I’m assuming you mean dominating the market through marketshare. Now, I’ll ask you…would you rather dominate the marketshare or profitshare? Apple, with just one phone, only has 3% total marketshare but they do dominate the profitshare with 39% (higher by some counts). So, to me, your argument is meaningless, considering that Apple’s real competitors are other phone manufacturers and the profits gained. [/q]
Okay…we all know that Apple had it’s problems before Steve Jobs returned in 1997. Given that, tell me when Apple achieved market dominance during the Jobs II era and lost it? If you are trying to say that the current era of Apple is just like the previous ones, then you haven’t been paying attention.
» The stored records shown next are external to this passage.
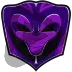 Snake - 75,000 Bits Badge
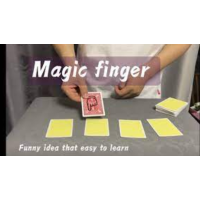 Dingding - Magic Finger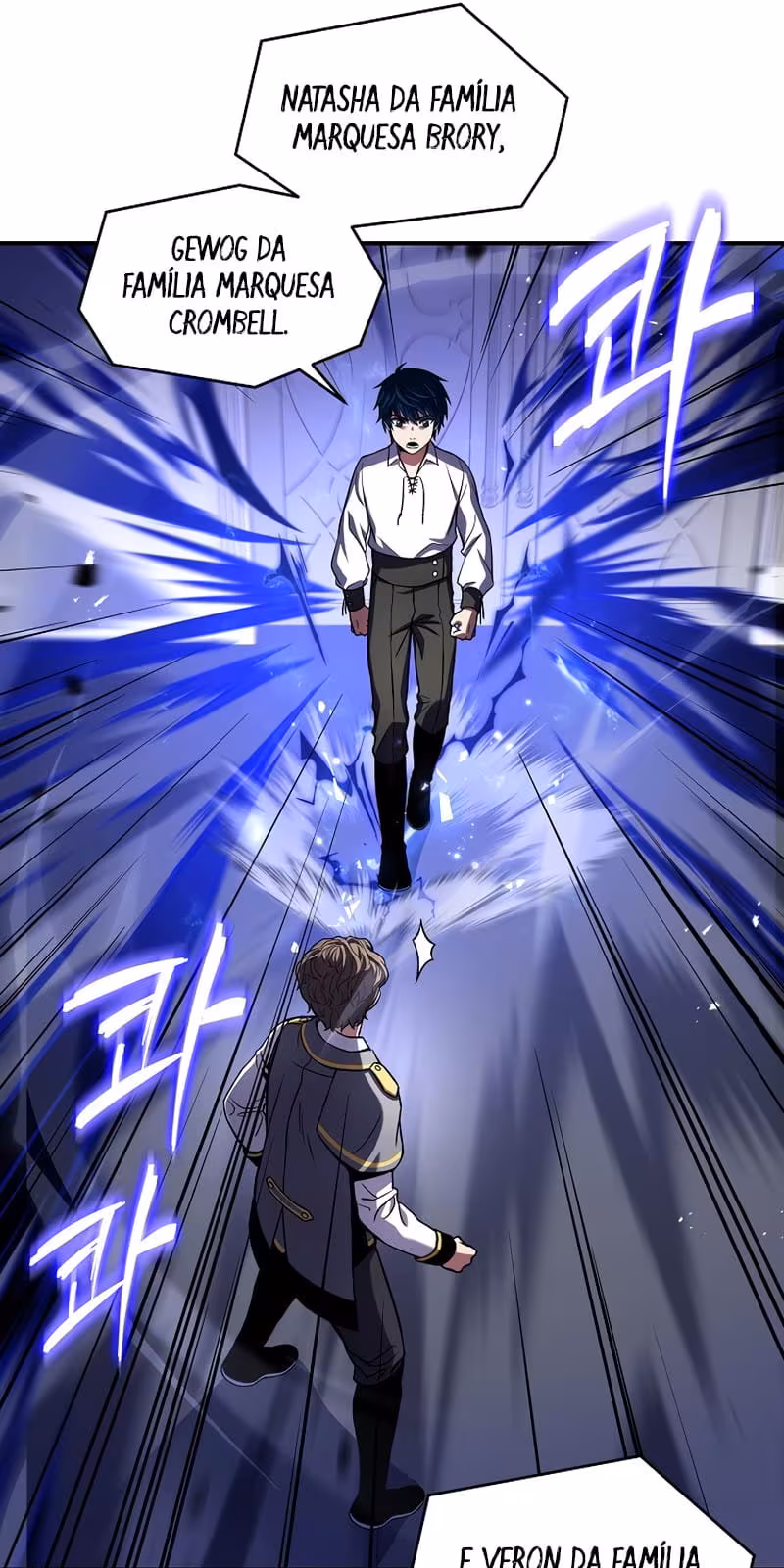 Página do Capítulo 45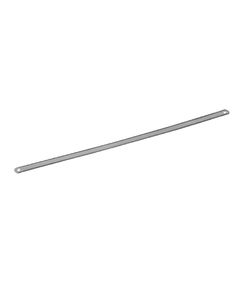 Полотно MASTERTOOL по металу C60 двостороннє 300х12.5х0.6 мм, 144 шт, фото  | SNABZHENIE.com.ua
What are you saying? Who cares if you have marketshare but little profitablity? And, for the last decade, Apple has risen from the ashes to become the number 3 biggest company in terms of market capitalization in the US. What more does Apple need to prove, in your eyes?
You are in a fantasy land. And you don’t understand business, and more importantly, Apple’s business.
Apple’s loosened the restrictions on frameworks, so who’s to say they wouldn’t? We’re not talking about instant access to the Android market, but if a developer submits an app bundled with the framework and it otherwise meets app store guidelines, then why not? Devs can already use things like mono or flash to develop apps for submission, the only real restriction is not permitting sideloading of executable code.
Having said that, I’m sure the last thing Apple wants is for Davlik to become the platform target of choice and developers targeting the lowest common denominator by porting to iOS and others, so I wouldn’t be surprised to see them invent a technicality.
Anyways, just sayin’
Developers using mono, flash, and other 3rd party frameworks are still compiling down to code using native iOS libraries… While they did loosen the restrictions on frameworks they still block anything that constitutes a runtime, which is exactly what this Alien Dalvik thing is. There is no chance it could make it into the app store unless Apple make some serious policy changes.
I’ll reserve judgement until I see it in action on a MeeGo or Blackberry device, but if they can pull it off, and get the majority of apps working cross platform, I would be willing to bet that we’re looking at the creation of a new de-facto standard.
WP7 only allows .NET and doubt you can build a good dalvik runtime in .NET.
Android is an OSS OS built on forks of DirectFB, the Linux kernel and ALSA. This only thing that should surprise anyone is how long it’s taken for this to happen.
It’s cool that this is working, but it’s a shame that it seems to be only available as closed-source software available only to OEMs and operators. The main market for this would probably be people with N900s who want to use Android apps to fill in the gaps in terms of native app availability, but with neither available source or even consumer sales being planned, it looks like that will never happen.
The demo platform is an N900. I don’t see a “never available on that platform” announcement on their website or press release. What leads you to believe we won’t be able to buy it for our beloved N900s?